Serons-nous à l'inverse sensibles à la rhétorique d'Arnold ironisant qu'il y avait un million d'allemands criant Heil Hiltler et qu'aujourd'hui chacun d'entre eux produit le nom d'un juif caché dans sa cave ou son grenier ? Trouverons-nous loyal qu'il appuie sur la corde sensible de la jalousie par rapport au grand rival autrichien, Herbert von Karajan ? Ou encore qu'il invoque sa vie privée et ses enfants adultérins ?
Remarquerons-nous le manège de Helmuth Rode (Thomas Cousseau), devenu second violon grâce au départ de musiciens plus talentueux, mais juifs ?
A la fin quand Fürtwangler reconnaitra ne pas être meilleur qu'un autre, Arnold révèlera ses motivations profondes, avec les visions d'horreur des camps. Il s'énervera d'une conversation qui tourne autour de la culture, de l'art et de la musique qu'il met dans la balance avec l'odeur des chairs brûlées qui se répandait sur 8 km en lui reprochant d'avoir été "la clé de voute de leur merdier".
Le chef d'orchestre se défend alors plus maladroitement avec un "personne ne savait" qui provoque des hurlements dans la salle. Le dialogue de sourds est à son comble et nous restons, public "averti", face au choix ultime. De qui se sent-on alors le plus proche ? Bien que les années aient passé et que le sujet ait été exploré maintes et maintes fois la question de conscience demeure. D'autant qu'elle ravive d'autres sujets, toujours actuels.

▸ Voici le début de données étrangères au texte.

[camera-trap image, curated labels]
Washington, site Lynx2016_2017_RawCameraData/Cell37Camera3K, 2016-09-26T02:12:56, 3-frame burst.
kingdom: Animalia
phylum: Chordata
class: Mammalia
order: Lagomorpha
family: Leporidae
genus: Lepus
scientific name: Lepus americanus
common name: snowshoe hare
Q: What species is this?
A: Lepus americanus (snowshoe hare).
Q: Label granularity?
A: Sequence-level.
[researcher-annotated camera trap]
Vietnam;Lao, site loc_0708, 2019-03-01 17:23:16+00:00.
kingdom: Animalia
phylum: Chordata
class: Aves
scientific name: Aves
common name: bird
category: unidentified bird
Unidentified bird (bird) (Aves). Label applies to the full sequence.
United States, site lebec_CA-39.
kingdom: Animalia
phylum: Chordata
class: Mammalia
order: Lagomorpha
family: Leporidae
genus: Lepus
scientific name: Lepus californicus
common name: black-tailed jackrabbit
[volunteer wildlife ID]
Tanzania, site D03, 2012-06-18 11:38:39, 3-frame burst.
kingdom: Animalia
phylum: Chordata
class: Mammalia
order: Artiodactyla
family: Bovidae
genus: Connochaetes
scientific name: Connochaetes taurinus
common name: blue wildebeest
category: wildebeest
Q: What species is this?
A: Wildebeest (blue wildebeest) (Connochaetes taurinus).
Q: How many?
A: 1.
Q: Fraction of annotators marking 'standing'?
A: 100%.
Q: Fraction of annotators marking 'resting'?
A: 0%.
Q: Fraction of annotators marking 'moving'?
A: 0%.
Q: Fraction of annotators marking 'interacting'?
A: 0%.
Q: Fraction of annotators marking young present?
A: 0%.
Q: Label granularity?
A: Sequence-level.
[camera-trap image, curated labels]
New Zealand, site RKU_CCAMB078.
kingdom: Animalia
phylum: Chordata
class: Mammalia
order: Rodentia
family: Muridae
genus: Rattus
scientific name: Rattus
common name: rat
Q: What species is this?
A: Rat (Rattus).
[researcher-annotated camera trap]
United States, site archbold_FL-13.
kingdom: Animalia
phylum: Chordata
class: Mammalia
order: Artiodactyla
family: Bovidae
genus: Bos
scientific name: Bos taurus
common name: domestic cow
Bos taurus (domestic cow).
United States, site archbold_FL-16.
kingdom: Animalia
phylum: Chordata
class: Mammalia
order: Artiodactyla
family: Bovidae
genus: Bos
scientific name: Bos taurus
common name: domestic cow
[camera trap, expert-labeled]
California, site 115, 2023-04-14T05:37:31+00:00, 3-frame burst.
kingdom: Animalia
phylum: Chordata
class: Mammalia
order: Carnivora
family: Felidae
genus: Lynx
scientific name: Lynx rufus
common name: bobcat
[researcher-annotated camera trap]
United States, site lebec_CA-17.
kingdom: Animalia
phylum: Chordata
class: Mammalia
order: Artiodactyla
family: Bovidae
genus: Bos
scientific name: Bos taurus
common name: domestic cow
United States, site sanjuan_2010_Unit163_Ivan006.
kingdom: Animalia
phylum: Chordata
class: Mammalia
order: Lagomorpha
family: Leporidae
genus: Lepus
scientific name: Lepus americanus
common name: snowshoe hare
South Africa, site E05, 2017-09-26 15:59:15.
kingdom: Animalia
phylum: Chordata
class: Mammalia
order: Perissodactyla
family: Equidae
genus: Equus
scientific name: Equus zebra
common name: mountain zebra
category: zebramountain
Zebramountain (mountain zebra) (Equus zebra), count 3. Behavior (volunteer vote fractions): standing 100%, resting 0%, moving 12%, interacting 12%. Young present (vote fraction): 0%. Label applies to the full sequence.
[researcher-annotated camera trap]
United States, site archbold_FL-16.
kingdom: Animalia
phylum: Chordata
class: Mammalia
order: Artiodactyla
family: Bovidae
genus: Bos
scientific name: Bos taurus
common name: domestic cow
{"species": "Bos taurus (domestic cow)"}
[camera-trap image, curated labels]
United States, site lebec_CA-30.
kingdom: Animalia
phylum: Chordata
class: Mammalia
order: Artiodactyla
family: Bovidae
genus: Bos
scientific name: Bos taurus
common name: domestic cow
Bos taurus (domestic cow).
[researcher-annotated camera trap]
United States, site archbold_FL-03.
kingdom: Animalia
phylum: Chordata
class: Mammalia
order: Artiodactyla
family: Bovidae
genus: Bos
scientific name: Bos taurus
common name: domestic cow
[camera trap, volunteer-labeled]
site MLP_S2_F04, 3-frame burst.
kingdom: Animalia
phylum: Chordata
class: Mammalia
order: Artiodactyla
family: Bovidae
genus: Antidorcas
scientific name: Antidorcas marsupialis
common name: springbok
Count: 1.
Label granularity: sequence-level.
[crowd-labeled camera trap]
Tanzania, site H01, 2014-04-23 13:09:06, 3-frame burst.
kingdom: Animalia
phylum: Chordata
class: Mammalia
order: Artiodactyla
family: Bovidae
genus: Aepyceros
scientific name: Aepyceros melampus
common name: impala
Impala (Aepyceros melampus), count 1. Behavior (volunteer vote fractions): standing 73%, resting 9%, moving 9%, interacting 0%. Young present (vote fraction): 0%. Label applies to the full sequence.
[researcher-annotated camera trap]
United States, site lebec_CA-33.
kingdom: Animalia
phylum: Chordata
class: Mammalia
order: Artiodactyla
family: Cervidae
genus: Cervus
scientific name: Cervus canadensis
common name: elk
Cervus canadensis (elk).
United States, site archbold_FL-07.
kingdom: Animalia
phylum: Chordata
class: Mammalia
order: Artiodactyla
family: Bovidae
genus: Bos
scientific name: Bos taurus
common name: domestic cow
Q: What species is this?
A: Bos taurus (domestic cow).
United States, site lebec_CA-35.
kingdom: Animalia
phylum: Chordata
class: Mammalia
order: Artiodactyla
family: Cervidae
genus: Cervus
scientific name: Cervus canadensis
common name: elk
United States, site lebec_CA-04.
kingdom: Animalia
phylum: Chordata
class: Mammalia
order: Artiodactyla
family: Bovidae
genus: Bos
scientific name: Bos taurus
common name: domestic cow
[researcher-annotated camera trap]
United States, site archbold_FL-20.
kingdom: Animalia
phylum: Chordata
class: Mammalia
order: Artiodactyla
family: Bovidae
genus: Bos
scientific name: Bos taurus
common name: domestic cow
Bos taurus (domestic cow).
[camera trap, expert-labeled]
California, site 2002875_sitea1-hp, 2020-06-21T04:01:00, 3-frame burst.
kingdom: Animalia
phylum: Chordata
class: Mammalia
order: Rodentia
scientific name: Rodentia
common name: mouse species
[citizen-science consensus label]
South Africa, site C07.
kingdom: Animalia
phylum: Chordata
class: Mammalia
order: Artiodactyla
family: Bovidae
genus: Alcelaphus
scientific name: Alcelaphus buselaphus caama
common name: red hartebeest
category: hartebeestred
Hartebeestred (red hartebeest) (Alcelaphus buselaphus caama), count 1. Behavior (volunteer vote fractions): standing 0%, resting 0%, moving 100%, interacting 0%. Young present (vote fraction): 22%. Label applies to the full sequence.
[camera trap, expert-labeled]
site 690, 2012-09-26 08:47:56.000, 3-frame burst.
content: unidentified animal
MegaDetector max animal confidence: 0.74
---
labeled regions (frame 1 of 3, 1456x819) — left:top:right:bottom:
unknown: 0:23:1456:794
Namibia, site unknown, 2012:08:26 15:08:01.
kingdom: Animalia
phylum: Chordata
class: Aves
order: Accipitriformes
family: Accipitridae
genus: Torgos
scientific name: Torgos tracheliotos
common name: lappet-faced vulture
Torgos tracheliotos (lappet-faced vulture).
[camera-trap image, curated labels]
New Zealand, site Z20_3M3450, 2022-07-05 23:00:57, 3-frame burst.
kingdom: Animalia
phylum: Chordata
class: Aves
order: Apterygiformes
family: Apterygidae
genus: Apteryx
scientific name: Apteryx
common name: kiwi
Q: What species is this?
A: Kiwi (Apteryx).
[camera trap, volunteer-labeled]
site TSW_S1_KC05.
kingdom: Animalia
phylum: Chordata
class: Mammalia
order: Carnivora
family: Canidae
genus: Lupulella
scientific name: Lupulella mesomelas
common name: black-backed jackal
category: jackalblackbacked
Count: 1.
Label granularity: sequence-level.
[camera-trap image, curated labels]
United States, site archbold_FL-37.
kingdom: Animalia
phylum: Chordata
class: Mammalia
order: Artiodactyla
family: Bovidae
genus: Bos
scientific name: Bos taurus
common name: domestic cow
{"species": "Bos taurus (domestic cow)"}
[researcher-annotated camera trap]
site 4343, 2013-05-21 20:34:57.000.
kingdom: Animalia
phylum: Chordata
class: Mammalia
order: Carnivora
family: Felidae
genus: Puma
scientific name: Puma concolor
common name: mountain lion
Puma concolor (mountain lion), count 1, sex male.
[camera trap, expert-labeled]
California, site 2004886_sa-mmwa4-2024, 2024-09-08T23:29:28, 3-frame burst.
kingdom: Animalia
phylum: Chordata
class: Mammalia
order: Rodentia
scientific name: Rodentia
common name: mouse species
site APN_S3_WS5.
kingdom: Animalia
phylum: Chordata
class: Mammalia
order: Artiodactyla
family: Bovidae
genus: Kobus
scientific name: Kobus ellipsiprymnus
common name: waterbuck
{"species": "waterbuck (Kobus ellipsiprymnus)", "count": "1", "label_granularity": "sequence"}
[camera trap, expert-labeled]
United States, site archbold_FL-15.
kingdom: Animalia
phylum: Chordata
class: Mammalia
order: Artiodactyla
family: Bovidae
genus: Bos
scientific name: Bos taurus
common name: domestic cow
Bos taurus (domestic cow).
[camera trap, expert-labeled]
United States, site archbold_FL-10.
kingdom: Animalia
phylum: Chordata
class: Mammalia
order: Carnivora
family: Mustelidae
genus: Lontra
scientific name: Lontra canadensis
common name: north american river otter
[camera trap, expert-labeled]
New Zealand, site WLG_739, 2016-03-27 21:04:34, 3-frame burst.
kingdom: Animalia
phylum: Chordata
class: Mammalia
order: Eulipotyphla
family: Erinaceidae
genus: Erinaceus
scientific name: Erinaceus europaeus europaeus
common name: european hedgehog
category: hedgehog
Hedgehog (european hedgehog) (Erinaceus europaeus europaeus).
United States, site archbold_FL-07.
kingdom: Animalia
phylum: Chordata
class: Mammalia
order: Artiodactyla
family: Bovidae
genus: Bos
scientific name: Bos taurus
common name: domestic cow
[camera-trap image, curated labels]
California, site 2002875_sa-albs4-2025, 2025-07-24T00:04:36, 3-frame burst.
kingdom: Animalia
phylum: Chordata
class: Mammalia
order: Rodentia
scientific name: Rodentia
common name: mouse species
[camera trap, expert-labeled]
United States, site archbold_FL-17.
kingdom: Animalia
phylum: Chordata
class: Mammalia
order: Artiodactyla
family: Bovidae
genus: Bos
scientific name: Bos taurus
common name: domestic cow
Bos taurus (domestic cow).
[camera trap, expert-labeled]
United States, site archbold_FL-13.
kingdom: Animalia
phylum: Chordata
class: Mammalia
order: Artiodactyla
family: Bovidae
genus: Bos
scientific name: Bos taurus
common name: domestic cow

On sait que l'homme est un loup pour l'homme mais on aimerait croire le contraire. Et pour nous inciter à oser prendre position un jeu concours permet à tous ceux qui donnent leur point de vue sur une carte-réponse de participer à un tirage au sort permettant de gagner un voyage à Jérusalem.
Du mardi au samedi à 19 heures, le dimanche à 17 heures.
avec Jean Pol Dubois, Francis Lombrail, Thomas Cousseau, Odile Roire, Jeanne Cremer et Guillaume Bienvenu.
Mise en scène - Odile Roire / Lumieres - Laurent Castaingt
Son - Alexandre Lessertisseur / Costumes - Sylvie Pensa
Traduction Française - Dominique Hollier.
A noter que la non moins excellente pièce, le Journal d'Anne Frank , est à l'affiche actuellement dans ce même théâtre.